Tonight and tomorrow (in the northern hemisphere*) are the traditional dates for many of the major spring/summer festivals in modern Paganism. Beltane, Bealtaine, May Day,Floralia, Protomayia, and Walpurgis Night, to name just a few. This fire festival heralds the coming of summer and is a high holiday, a liminal time when the barriers between our world and the otherworld were thin. In many traditions and cultures it is a time of divine union and fertility.
Here are some quotes for the holiday.
“Beltane is a rural pre-Christian prehistoric tradition which saw communities come together after long winters of isolation,” [anthropologist Pauline Bambry] says. “It marked their connection not just to nature but to each other. That need to belong to something or someone hasn’t changed. We can be just as isolated living in the city or in a town as the ancient Britons were in their round houses.” – Victoria Lambert, The Telegraph
“The May Queen represents everything to me. She is the symbol of life, Mother Earth, goddess, maiden, fertility, and potential. Even now that I am the May Queen I talk about her as something removed from me. I just have to trust that the moment I walk on the hill, I am her. I wouldn’t say it’s an out-of-body experience but I won’t remember a large proportion of the night.” – Erin Chadwick, May Queen, The Scotsman
“Beltane is the start of summer in my half of the planet, and may it be a full, rich, fecund summer. May babies be strong and crops be abundant and happy couplings begin and ripen. May maypoles be wrapped with joyous wishes and may the dancers find what they desire. May what needs to begin, begin and grow stronger. May what needs to end, slip away with dignity. May the bonfires be bright, and life go on with all its vigor.” – Phaedra Bonewits, “Beltane Meditation.”

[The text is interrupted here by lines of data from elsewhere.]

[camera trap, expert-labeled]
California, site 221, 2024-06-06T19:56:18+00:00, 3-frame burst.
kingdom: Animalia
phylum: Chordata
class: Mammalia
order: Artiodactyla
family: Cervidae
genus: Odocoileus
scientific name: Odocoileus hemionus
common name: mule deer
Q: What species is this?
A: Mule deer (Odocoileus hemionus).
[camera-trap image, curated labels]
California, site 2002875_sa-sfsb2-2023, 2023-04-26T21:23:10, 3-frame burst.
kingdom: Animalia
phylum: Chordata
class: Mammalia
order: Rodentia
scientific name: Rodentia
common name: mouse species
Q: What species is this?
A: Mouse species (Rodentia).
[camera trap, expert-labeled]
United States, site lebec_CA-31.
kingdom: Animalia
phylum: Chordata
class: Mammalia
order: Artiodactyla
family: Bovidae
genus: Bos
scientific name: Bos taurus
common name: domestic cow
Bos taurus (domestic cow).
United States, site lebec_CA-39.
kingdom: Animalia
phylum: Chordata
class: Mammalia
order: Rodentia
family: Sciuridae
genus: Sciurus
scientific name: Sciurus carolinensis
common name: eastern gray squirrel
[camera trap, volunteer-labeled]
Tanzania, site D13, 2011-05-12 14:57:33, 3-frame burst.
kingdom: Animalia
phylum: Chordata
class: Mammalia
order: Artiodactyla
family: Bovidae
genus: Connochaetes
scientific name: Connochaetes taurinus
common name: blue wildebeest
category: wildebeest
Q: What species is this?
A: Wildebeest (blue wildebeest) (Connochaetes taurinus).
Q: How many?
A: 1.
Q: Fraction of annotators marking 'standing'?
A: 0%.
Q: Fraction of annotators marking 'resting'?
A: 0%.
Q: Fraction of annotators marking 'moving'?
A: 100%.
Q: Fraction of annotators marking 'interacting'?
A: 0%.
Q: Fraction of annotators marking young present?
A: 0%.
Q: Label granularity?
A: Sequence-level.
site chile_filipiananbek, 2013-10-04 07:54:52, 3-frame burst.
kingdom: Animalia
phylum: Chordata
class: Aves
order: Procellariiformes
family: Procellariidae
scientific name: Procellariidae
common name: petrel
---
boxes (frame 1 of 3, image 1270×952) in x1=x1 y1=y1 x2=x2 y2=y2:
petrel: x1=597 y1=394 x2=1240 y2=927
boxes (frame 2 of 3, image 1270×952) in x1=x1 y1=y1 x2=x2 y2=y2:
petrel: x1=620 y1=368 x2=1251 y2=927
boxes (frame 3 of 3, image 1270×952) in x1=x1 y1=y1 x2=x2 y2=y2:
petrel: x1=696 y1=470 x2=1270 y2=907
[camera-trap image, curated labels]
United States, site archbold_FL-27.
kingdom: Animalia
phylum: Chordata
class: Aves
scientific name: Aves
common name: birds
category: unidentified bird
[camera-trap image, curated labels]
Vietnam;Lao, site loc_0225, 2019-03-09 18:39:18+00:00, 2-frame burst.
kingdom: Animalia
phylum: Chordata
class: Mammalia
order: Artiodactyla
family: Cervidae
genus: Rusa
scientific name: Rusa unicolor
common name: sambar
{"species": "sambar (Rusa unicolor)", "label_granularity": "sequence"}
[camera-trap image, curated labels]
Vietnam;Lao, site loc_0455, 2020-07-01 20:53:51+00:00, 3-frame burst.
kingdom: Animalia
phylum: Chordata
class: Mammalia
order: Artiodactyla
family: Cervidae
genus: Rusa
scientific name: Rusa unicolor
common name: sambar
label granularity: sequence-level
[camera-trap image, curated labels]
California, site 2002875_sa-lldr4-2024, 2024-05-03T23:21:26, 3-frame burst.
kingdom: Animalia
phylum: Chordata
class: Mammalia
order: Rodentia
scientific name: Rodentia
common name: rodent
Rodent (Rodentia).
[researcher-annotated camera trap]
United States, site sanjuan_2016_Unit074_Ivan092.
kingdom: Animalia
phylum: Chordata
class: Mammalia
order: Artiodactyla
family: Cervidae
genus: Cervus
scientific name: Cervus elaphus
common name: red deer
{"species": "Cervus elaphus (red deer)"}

“…while Samhain began one kind of yearly cycle, Bealtaine began another, and both could be construed as a kind of “New Year”. In ancient Ireland the High King inaugurated the year on Samhain for his household (and, symbolically, for all the people of Ireland) with the famous ritual of Tara, but in nearby Uisneach, the sacred centre held by the druids in complementary opposition to Tara, it was on Bealtaine that the main ritual cycle was begun. In both cases sacred fires were extinguished and re-lit, though this happened at sunset on Samhain and at dawn on Bealtaine. Bealtaine was a time of opening and expansion, Samhain a time of gathering-in and shutting, and for herd-owners like the Celts this was expressed with particular vividness by the release of cattle into upland pastures on Bealtaine and their return to the safety of the byres on Samhain.” – Alexei Kondratiev, Samhain: Season of Death and Renewal
“Bealltainn, as it is known in Gaelic, is a Celtic ritual that marked the transition from spring to summer and was once celebrated widely across Scotland, Ireland and the Isle of Man. Linked closely to the agricultural calendar, traditional celebrations included driving herds of cattle between two fires, an action believed to protect and purify them, whilst ashes from the fires might be sprinkled over the soil to increase the earth’s fertility.” – Julia Rampen, The Scotsman
“In the words of Witchcraft writers Janet and Stewart Farrar, the Beltane celebration was principally a time of “unashamed human sexuality and fertility”. Such associations include the obvious phallic symbolism of the Maypole and riding the hobbyhorse. Even a seemingly innocent children’s nursery rhyme “Ride a cock horse to Banburry Cross …” retains such memories. And the next line, “to see a fine Lady on a white horse”, is a reference to the annual ride of Lady Godiva through Coventry. Every year for nearly three centuries, a skyclad village maiden (elected “Queen of the May”) enacted this Pagan rite, until the Puritans put an end to the custom.” – Mike Nichols, The Witches’ Sabbats
May you all be especially blessed this evening and tomorrow.
*A very happy Samhain to those of you living in the Southern hemisphere!